I swallowed at the utter coldness of his tone. “Revenge, then.” When he nodded, I wasn’t sure how I was supposed to feel about what he’d said. Was I supposed to think poorly of him? I still didn’t know how to reconcile what he’d told me about the Queen and what I knew, what I’d seen.
“How did you survive, Poppy?” His gaze swept back to mine, lashes lowered halfway. “How have you not let the night of the Craven attack make you afraid of everything? Because you are fearless, whether it be facing a swarm of Craven, staring into the eyes of a wolven, or when you push back at me, even knowing what I am.”
His question caught me off guard, as did the knowledge that he saw me as fearless. “I…it’s not that I’m without fear. I do fear things.”
Interest sparked in his golden eyes. “I don’t believe that.”

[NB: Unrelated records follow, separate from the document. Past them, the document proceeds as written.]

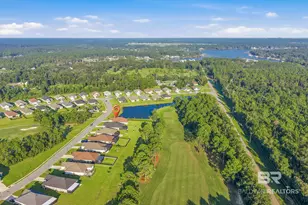 10078 Lakeview Dr, Foley, AL 36535 - Photo 3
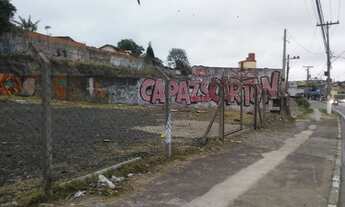 Imagem 7: Terreno - Jardim Novo Campos Elíseos - Campinas
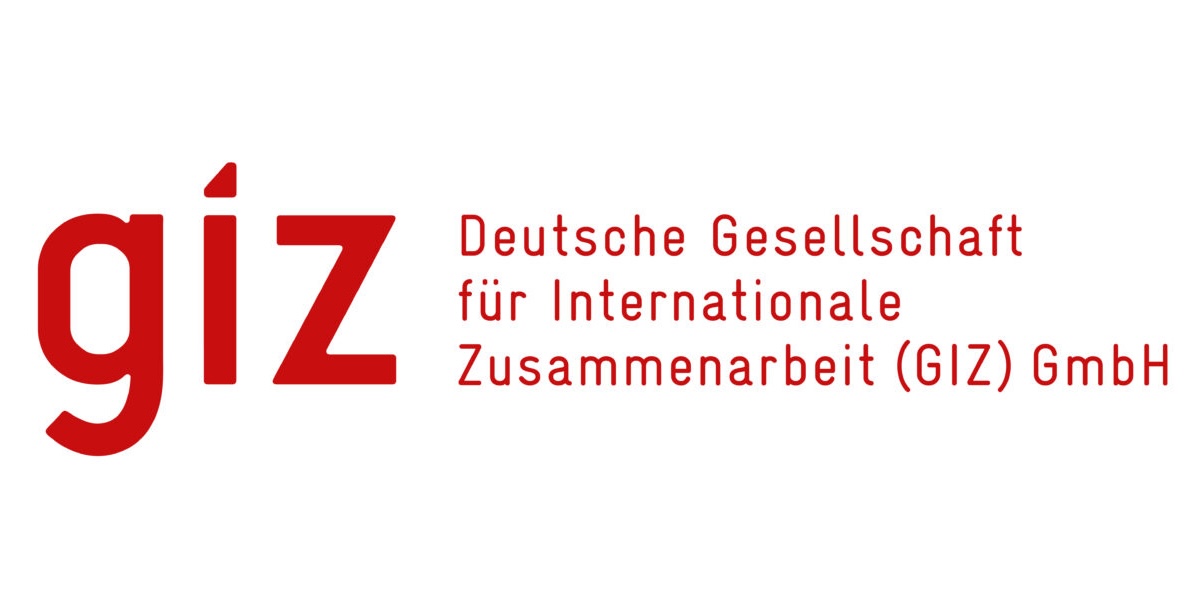 GIZ REOI: Construction works for dams upgrade and river intakes retrofit 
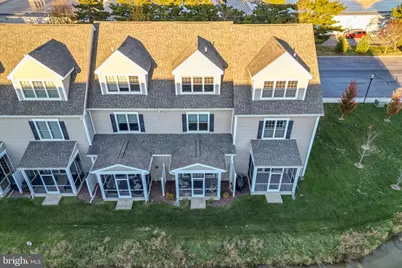 18813 Bethpage Drive, Lewes, DE 19958 - Photo 45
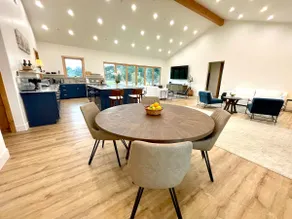 Coyote Creek Luxury: A Solvang Sanctuary - Image 4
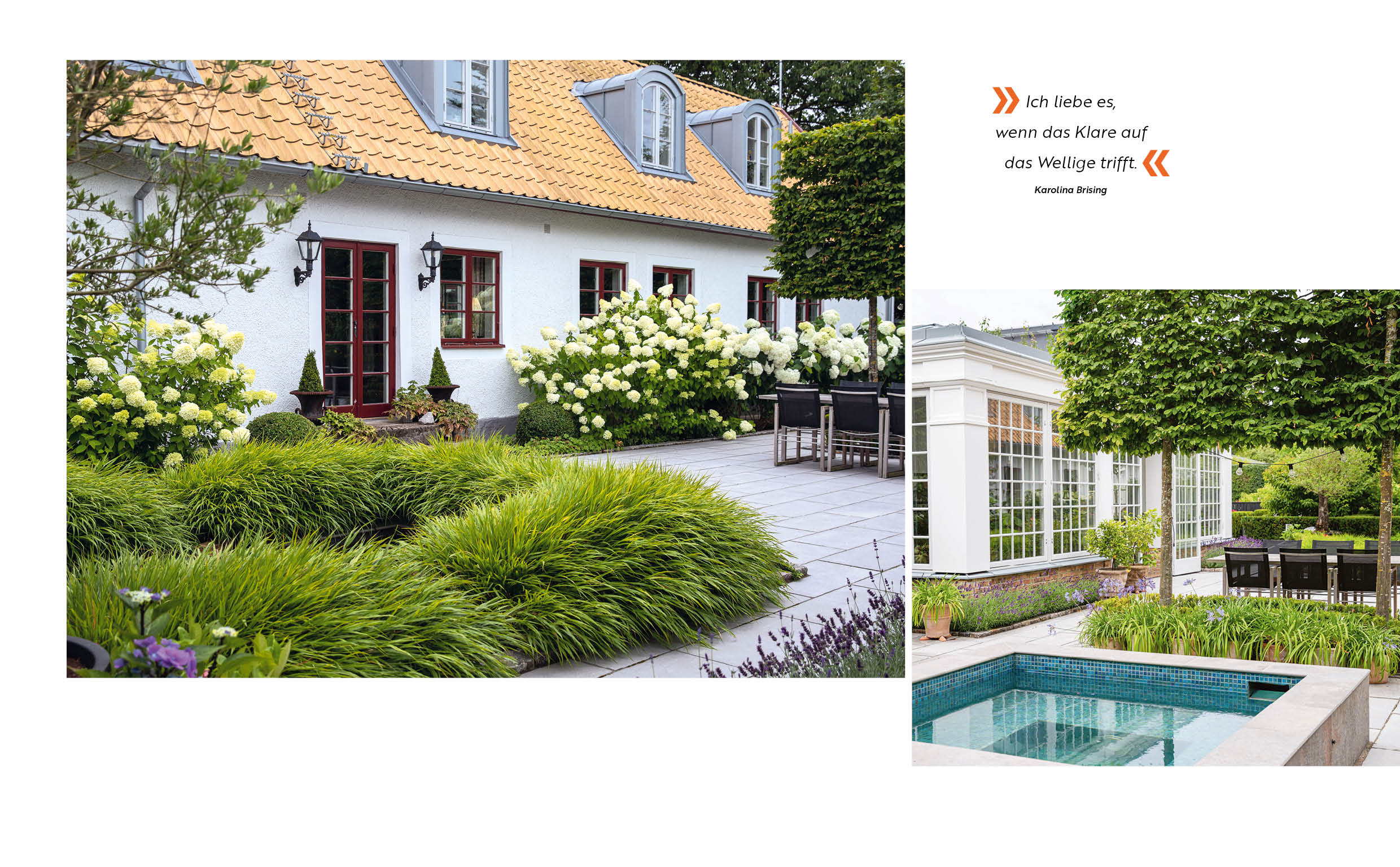 9783745926842_innenansicht_17 9783745926842_innenansicht_17.jpg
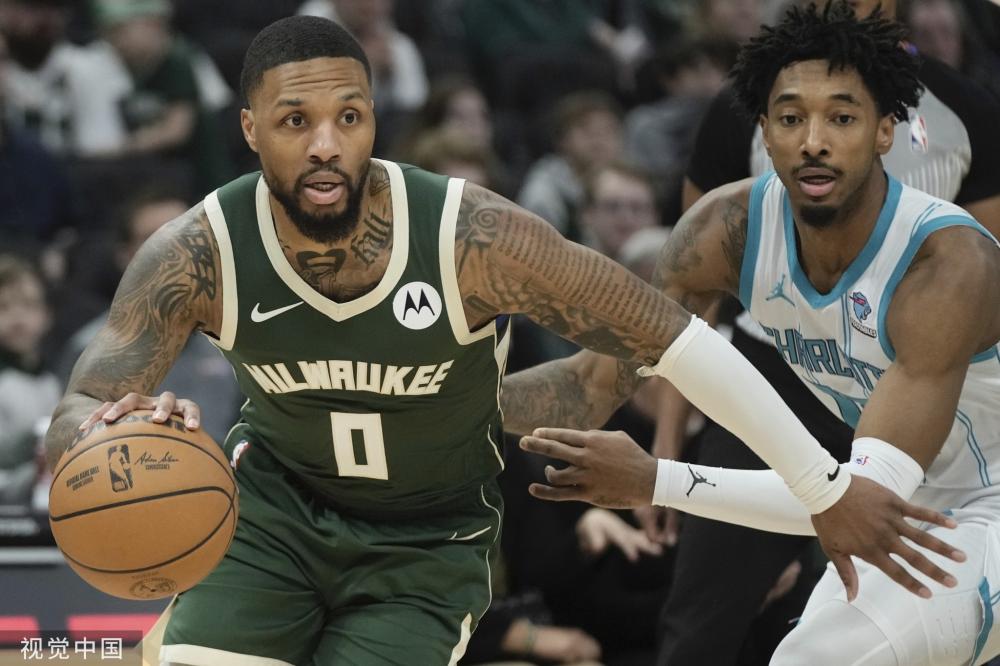 转会市场与 转会市场与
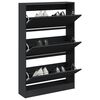 Product Thumbnail Image 2 of 10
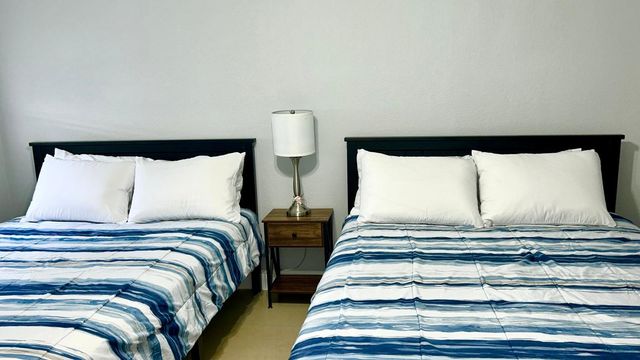 3871 SW 31st Court, West Park, FL 33023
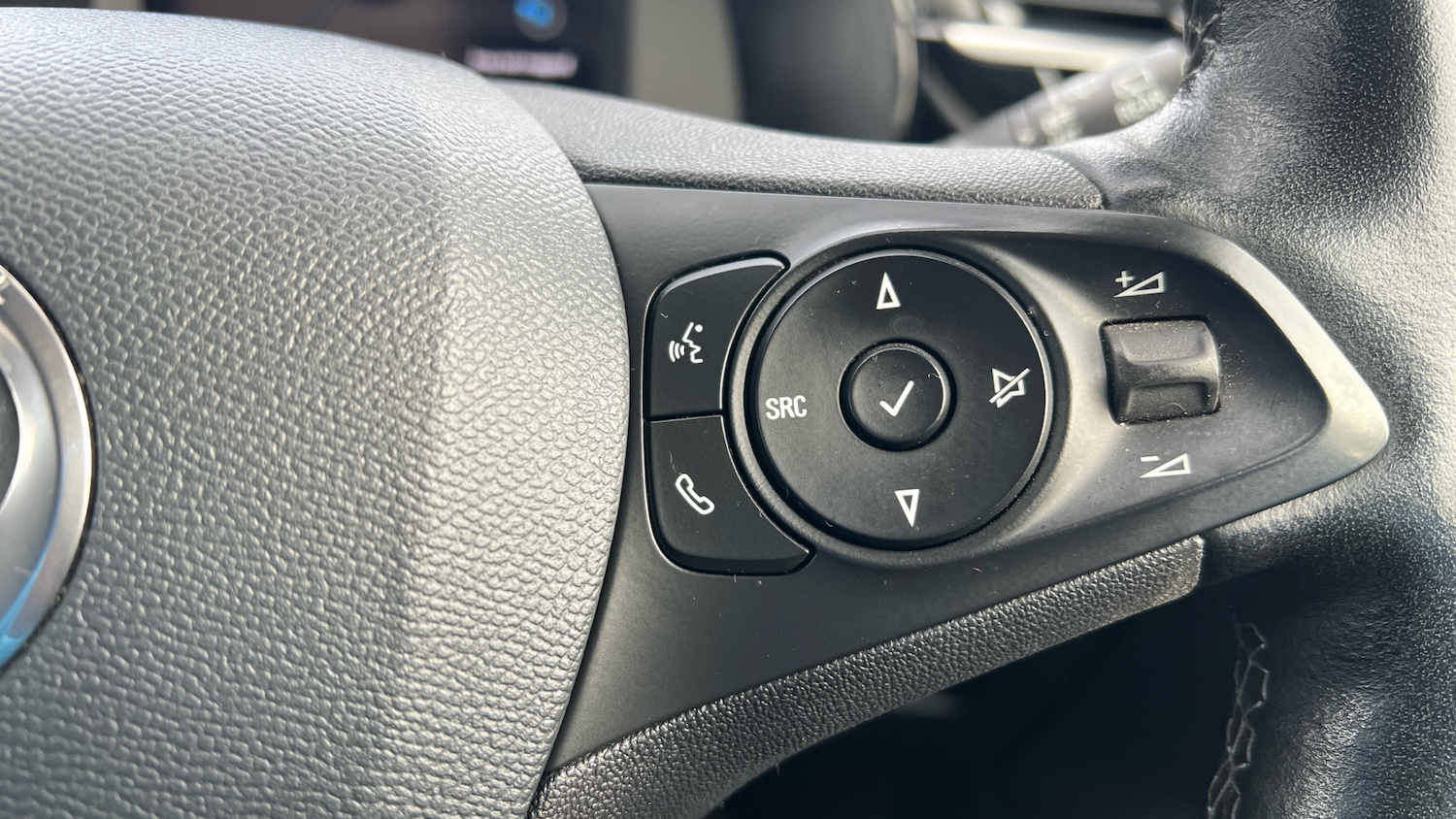 Used Vauxhall Corsa 2021 for sale - 76402312: Photo 21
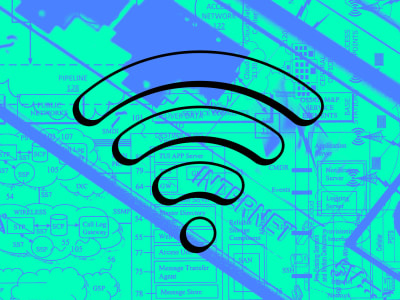 Rahasia Di Balik Kompatibilitas Wi-Fi, Dari Perangkat Lama Hingga Terbaru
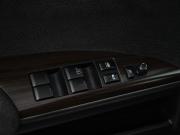 Nissan Teana II (J32) Рестайлинг Москва  - изображение 28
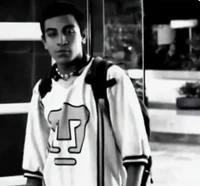 Ulises -amarte duele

There was no way I’d admit to him that I feared myself more than I could ever fear a Craven, wolven, or even him. “I survived because I refused to ever be helpless again. That kept me from caving to the fear. That’s what helped me push through the pain of training with Vikter—the aches and bruises.” I thought of the brand on Casteel’s thigh, the pain he must have endured for something like that to scar when he healed so easily. “I can understand how the need for revenge helped you survive.”
His head tilted as his lashes lifted, revealing his bright, intense gaze. “Is that how you’re surviving right now? Picturing all the ways you will kill me?”
No. I wasn’t thinking that at all. Maybe I should be, but I wasn’t.
Slipping out of his embrace, I scooted over to my side of the bed. “I guess you’ll just have to wait and find out.”
A half-grin appeared, revealing the dimple in his right cheek. Too soon, it faded. “Do you remember anything from the nightmare?”
“I’m really trying not to think about it,” I admitted, tugging the heavy blanket up to my chest.